Sometimes on days that are particularly stressful or busy or when I’m getting ready to travel, I find my mind drifting back to the Fort Portals of my life – the small towns, with agricultural flair, friendly people and a vibe, an atmosphere, an unpindownable something that makes them feel like home. Inhambane in Mozambique, Cheongsando in Korea, Fort Portal in Uganda, so many in South Africa. I love the excitement of chaotic cities from Kampala to Seoul and the decaying glory of Maputo and Cozumel and the majestic natural beautiful of the Drakensberg and the Boland and Vilanculos in Mozambique. They’re amazing places to visit and see and take pictures, but the places I long to return to, the places I could live, are the small-town centres. Fort Portal may not be the most obvious tourist-choice in the country but if I ever go back to Uganda, this is where I’ll be.

The girl in the red dress

The girl in the red dress is beautiful. She’s has engaging, dark, laughing eyes. She is shy. Her smile sneaks up and rushes across her face and makes everyone around her smile, too. She brightens a room without trying.
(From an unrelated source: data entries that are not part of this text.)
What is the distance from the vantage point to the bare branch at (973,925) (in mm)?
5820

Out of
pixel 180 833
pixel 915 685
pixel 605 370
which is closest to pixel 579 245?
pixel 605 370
The girl in the red dress hasn’t had it easy. She’s been through some of the worst the world could throw at her, in some of the world’s worst places. She still faces challenges every day. She still fears. She shares a room with five, ten people and a chicken. She has no assets and no money for college. Her family is mostly gone, except for an aunt on the other side of the world and her brother. He smiles, too, and supports Man United.

We want to tell her story. We think we can make her better. If we share her story, others might come. They might listen. They might help her. She is a victim.

She is uncomfortable. She doesn’t like the camera. She leans out of the picture. She doesn’t want to talk. She keeps looking towards her phone, which she left with her friend.

The girl in the red dress, the second-hand red dress that looks so good on her dark skin, the girl with the smiling eyes and the captivating laugh. The girl in the red dress is just another teenager. What if that’s true? What if our care, our sympathy is not the answer? An ordinary teenager who lives her life and giggles and laughs, like any other person. What if she’s just ordinary; not a victim, not a survivor? What if she’s just a girl, in a red dress, in a city, in a country? Not a sufferer, not a statistic, not a reason to build a story. Not a life we lived, not a wealthy life, but a life like thousands of others.

What if our help, our pity, serve no purpose other than to turn her ordinary, everyday experiences into something sad and heart-breaking and to be pitied? What if our well-intentioned interventions rob her of something – the ordinary, everyday of being a teenager? Vilifying what is normal and happy and ordinary for her. What if all she wants to be, just like anyone else – nothing special, nothing different – is a pretty young girl in a bright red dress?